The Parlor Car seating arrangement in a Metroliner looks comfy. Was it?
Very.
While I can’t speak to Metroliner Parlor cars, I recall a family trip from Baltimore to New York sometime after the B&O stopped service East of Baltimore - PRR train and we had Parlor Car seats in both directions - more comfortable than coach.
I was in steerage on my Metroliner ride which was the same as Amfleet. Pretty comfy too. Especially compared to airplanes.
I only ride Parlor car service once on the old IC Panama Ltd. Champaign to Central Station in Chicago. Very comfy and smooth riding at up to 90mph around Paxton.
I was fortunate to have ridden from Penn Station to New London on the old New Haven in a Budd parlor car (Nathan Hale) back in '73 or so.
Doug and Clovis by Edmund, on Flickr
Quite comfortable, indeed, and we had our own attendant that kept the snacks and drinks coming. My one and only Metroliner ride was W.U.T. to Baltimore in coach but I did walk the whole train and check out the parlor seating. Not quite as comfortable as the Heywood ‘Sleepy Hollow’ seats but still better than coach. I think the ‘step up’ charge for the New London trip was about $7.00. Well worth the investment.

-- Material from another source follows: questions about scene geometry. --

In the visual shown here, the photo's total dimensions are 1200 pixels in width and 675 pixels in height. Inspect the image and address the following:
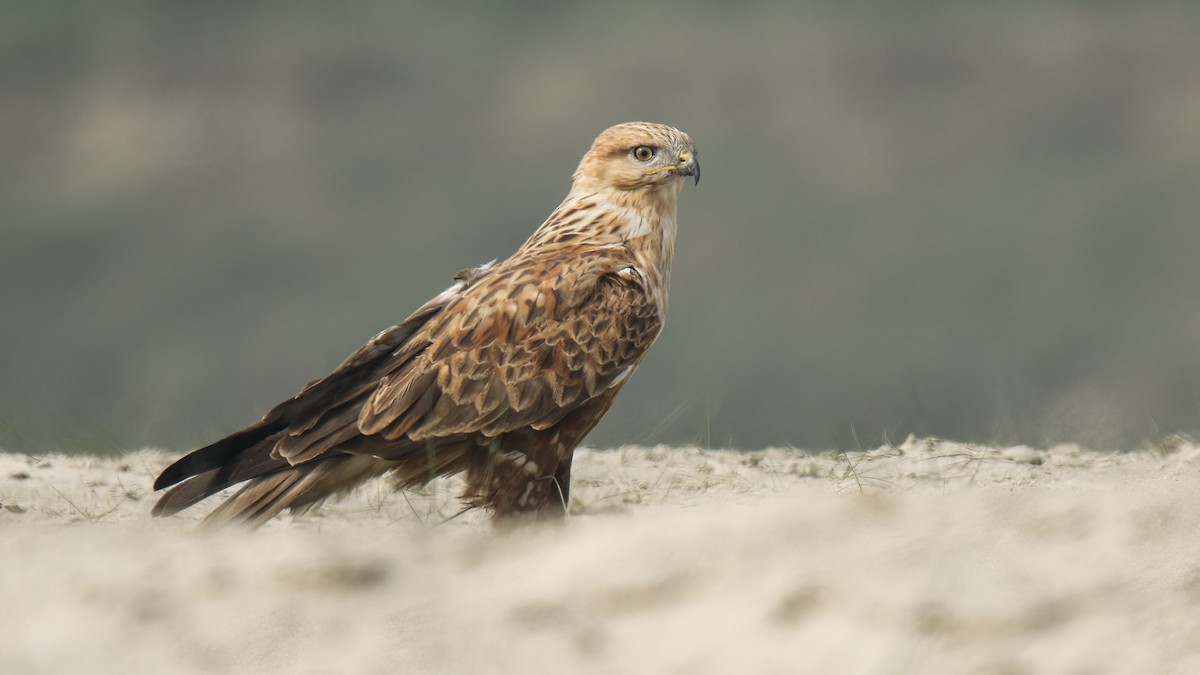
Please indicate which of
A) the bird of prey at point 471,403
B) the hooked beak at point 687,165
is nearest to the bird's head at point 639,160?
the hooked beak at point 687,165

Metroliner_4-2-1969 by Edmund, on Flickr
Metroliner_4-2-1969_ob by Edmund, on Flickr
There were a few times while riding ‘the Corridor’ that I asked the conductor if there was any open sleeping car space which could be sold as ‘day parlor’ space for a slight additional charge. This gave me a quiet bedroom or roomette all to myself usually on one of the Florida trains.
Cheers, Ed
Those non-stop, 2.5 hour Metroliners must have been packed with business guys. Metroclub only $21.55 one way!
I still remember the commercials with the ‘whoooosh!’ and the “two hours and fifty-nine civilized minutes…”
‘She’s reading Nietzsche’ didn’t hold a candle to it.
I only made one round trip on a Metroliner. In 1970, I was 11 years old and had just become a railfan. We flew on United from Detroit to Newark to visit my aunt and uncle in New Brunswick. We get there and find out that their house is only a half dozen houses away from the NEC! One day, my uncle took us to NYC on a Metroliner. I had my nose pressed against the window the entire way. The first train that passed us in the opposite direction at speed scared the crap out of me.
They weren’t actually. Ridership was lower especially on the southbound run and they cancelled the nonstops just a year later.
With the curved beltline, the windows were RIGHT THERE, and you had no effective warning.
I vastly preferred walking up to the cab and looking out the front, even if the onrushing ties induced a sort of highway hypnosis… much better views of the interesting stuff actually passing you, instead of a rifle-slot-high strip.
There was an article in Trains - [April 1971] by John J. Carmody, “The Case of the Fast-Moving Target” [page 20], about the Metroliners. Title alone says all about the small windows, even up front in the cab.
Metra trains from that era had the same size windows. Thank God that’s not an issue today. Metra windows are about twice the size now, maybe even more. I try to avoid the older cars if I can.
If I recall correctly the larger windows were mandated as allowing rescue workers with air-paks or other equipment to get in or out. Whether that establishes easier passenger ejection or rollover injury , I don’t know.
There was some New Jersey Transit issue about making the emergency windows so they would never pop out in an accident, but be easy for untrained passengers to open … but not vandalize. I think it was beck in the early small-window Comet days, and the last I remember seeing was some multiple-part pullout ring inside the elastomer window seal. Be interesting to see what is state of the art on some of these newer cars.
I’m not sure if they required larger windows but on the old Metra cars those small windows now have emergency exits built in. I was just in one this week. Loved the old pastel colors of the day.
So I don’t know if the law requires bigger windows or not, or whether just requires easily removed emergency exits. The Comet/Horizon cars have the small windows and they were in production up to 2005 if Wikipedia is accurate.